From: Stathis Papaioannou (firstname.lastname@example.org)
Date: Wed Nov 14 2007 - 20:02:41 MST
On 15/11/2007, Wei Dai <email@example.com> wrote:
> Yes, I think that is very likely. Mental arithmetic and visual perception
> are both processes that solve well defined problems and are probably
> isolated to one or two brain modules. In contrast, our ability to generate
> intuitions and especially our ability to reason about these questions
> probably involve many more brain modules, and we don't even know how to
> clearly define the problems being solved.
> Also, for visual perception, you can do animal experiments. How do you even
> begin to reverse engineer human-specific neurological processes before we
> have nanotechnology and/or uploading?
> Or, to mention another problem, for mental arithmetic and visual perception,
> you can have someone do mental arithmetic or look at something while you
> watch his neurons fire. But telling someone "now come up with a new insight
> into the nature of induction" isn't likely to get you anywhere.

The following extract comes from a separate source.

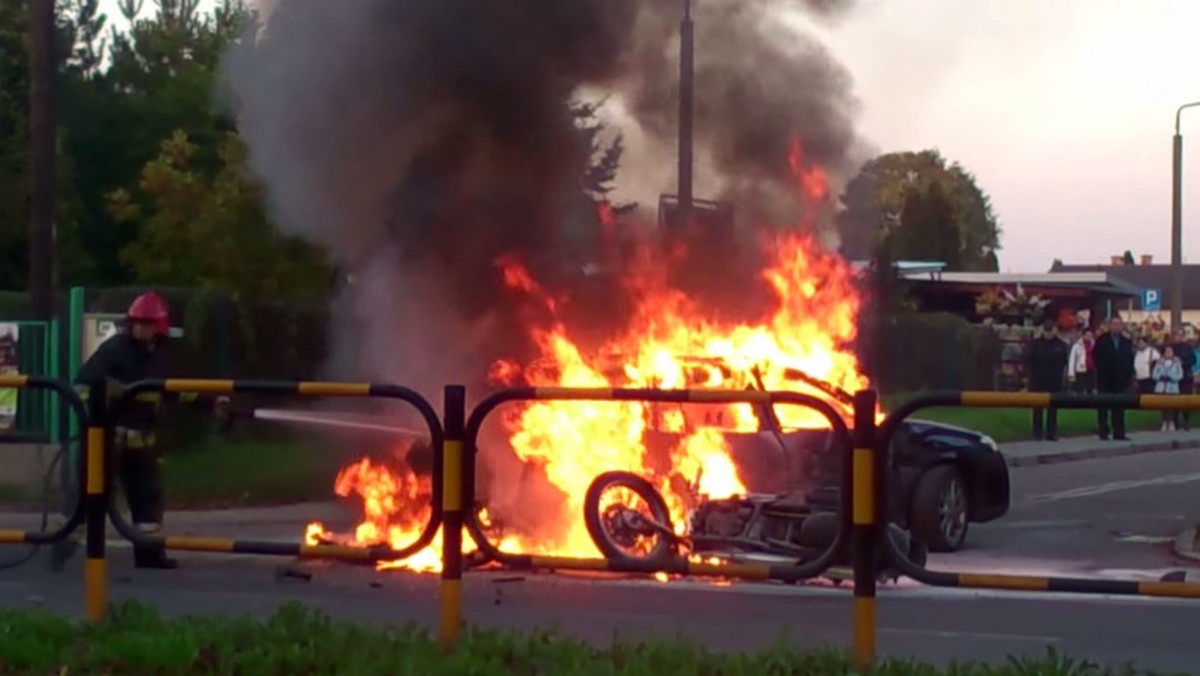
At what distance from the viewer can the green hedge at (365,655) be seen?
20.6ft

Even if the neural activity involved in "higher" cognition is more
complex than that involved in more basic cognition (and I think that
is an assumption, not necessarily true), there is no reason to suppose
that it is a different type of physical process altogether. It's all
generic neurons, generic neurotransmitters, generic action potentials.
Thus, if we are able to analyse and emulate a simple brain function,
emulating the rest of the brain should just be more of the same.